Такой человек, к счастью, был найден: его заслуги перед республикой, его уравновешенный и кроткий характер, наконец слава о его исключительной мудрости уже давно привлекали к нему взоры народа. Этот человек был Солон, происходивший, подобно Ликургу, из царского рода, поскольку среди своих предков он числил Кодра. Отец Солона, некогда очень богатый, основательно расстроил своё состояние, щедро помогая нуждающимся, и молодому Солону пришлось поначалу заняться торговлей. Путешествия, неизбежные при его роде деятельности, расширили его умственный кругозор, ознакомление с нравами чужих стран способствовало развитию его дарований. С ранних лет начал он пробовать свои силы в поэзии; и навыки, приобретённые им в этом искусстве, пригодились ему в дальнейшем, чтобы облечь в этот приятный наряд политические правила и моральные истины. Его сердце было открыто для радости и любви; увлечения молодости сделали его более снисходительным к людям и наложили на его законы отпечаток мягкости и умеренности, столь прекрасно отличающий их от законов и Драконта и Ликурга. К тому же он был храбрым военачальником, овладел для республики островом Саламином, оказал ей ещё и другие значительные услуги на полях сражений. В те времена между философией и деятельностью на государственном и военном поприще не существовало такого разрыва, как ныне; мудрец был и лучшим государственным мужем, и самым опытным полководцем, и наиболее храбрым воином. Чем бы он ни занимался как гражданин, его мудрость сопутствовала ему. Слава Солона разнеслась по всей Греции, и он оказывал весьма значительное влияние на общее положение дел в Пелопоннесе.
Солон был человеком в равной мере приемлемым для всех существовавших в Афинах партий. Богатые возлагали на него большие надежды, потому что у него самого было состояние. Бедные доверяли ему, потому что он слыл человеком высокой честности. Рассудительные люди между афинянами хотели бы видеть его своим государём, ибо монархия казалась им наиболее верным средством пресечь борьбу партий; его родственники хотели того же, но из своекорыстных соображений, ибо надеялись разделить с ним власть. Солон отвергнул этот совет. «Монархия, — сказал он, — прекрасное обиталище, но оно не имеет выхода».
Он ограничился тем, что позволил назначить себя архонтом, а также законодателем, причём эти высокие должности он принял весьма неохотно, исключительно ради блага своих сограждан.
Начал он с того, что обнародовал знаменитый указ, получивший название сисахфии, или снятия бремени.
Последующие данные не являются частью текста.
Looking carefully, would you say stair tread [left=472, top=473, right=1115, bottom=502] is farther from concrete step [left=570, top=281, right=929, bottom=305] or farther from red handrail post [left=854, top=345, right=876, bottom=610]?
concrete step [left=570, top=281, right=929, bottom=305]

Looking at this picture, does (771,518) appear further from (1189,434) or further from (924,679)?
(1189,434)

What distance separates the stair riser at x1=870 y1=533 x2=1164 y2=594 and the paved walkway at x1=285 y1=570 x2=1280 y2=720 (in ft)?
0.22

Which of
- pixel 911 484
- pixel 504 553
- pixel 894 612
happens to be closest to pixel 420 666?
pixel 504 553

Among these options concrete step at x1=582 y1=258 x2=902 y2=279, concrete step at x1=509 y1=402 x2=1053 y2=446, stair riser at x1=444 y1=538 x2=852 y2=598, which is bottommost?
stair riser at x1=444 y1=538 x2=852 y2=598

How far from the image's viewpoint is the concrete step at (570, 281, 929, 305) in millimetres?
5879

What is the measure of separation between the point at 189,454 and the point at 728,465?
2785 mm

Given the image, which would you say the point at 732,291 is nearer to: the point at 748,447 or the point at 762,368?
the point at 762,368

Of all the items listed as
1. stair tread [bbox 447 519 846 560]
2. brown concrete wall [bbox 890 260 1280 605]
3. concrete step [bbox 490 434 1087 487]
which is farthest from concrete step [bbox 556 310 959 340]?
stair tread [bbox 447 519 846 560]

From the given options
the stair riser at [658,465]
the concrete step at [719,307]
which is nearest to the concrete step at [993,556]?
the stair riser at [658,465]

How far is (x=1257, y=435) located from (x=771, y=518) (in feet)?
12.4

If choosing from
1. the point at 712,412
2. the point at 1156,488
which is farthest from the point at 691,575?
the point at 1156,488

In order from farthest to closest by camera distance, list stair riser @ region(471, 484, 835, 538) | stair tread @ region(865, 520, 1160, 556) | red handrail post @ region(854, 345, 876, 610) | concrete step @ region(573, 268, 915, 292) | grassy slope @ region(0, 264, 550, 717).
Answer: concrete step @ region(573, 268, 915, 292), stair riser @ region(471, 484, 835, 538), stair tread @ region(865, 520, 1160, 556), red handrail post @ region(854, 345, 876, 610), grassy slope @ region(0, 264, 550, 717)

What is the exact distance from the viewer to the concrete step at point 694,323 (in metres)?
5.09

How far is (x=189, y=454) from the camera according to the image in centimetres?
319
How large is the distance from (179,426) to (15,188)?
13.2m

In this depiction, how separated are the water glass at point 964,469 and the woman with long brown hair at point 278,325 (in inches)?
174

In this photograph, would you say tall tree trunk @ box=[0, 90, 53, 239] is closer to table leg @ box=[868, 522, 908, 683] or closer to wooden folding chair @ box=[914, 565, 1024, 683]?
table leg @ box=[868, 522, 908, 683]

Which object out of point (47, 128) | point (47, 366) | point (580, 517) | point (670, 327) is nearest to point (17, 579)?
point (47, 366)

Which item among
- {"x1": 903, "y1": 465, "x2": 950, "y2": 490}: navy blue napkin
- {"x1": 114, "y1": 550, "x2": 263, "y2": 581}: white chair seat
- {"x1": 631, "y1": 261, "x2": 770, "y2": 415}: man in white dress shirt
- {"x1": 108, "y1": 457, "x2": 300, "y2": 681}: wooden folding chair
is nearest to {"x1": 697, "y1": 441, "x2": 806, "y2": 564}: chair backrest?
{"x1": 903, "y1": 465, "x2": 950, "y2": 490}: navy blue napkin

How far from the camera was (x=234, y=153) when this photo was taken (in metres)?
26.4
Этим указом все должники освобождались от долговых обязательств; кроме того, заимодавцам отныне возбранялось давать ссуды на условиях кабальной зависимости. Это постановление было бесспорно насильственным посягательством на частную собственность, но насущные нужды государства делали такое насилие необходимым. Из двух зол оно представляло собой меньшее, ибо тех, кто был осчастливлен им, насчитывалось во много раз больше, нежели тех, кто пострадал от него.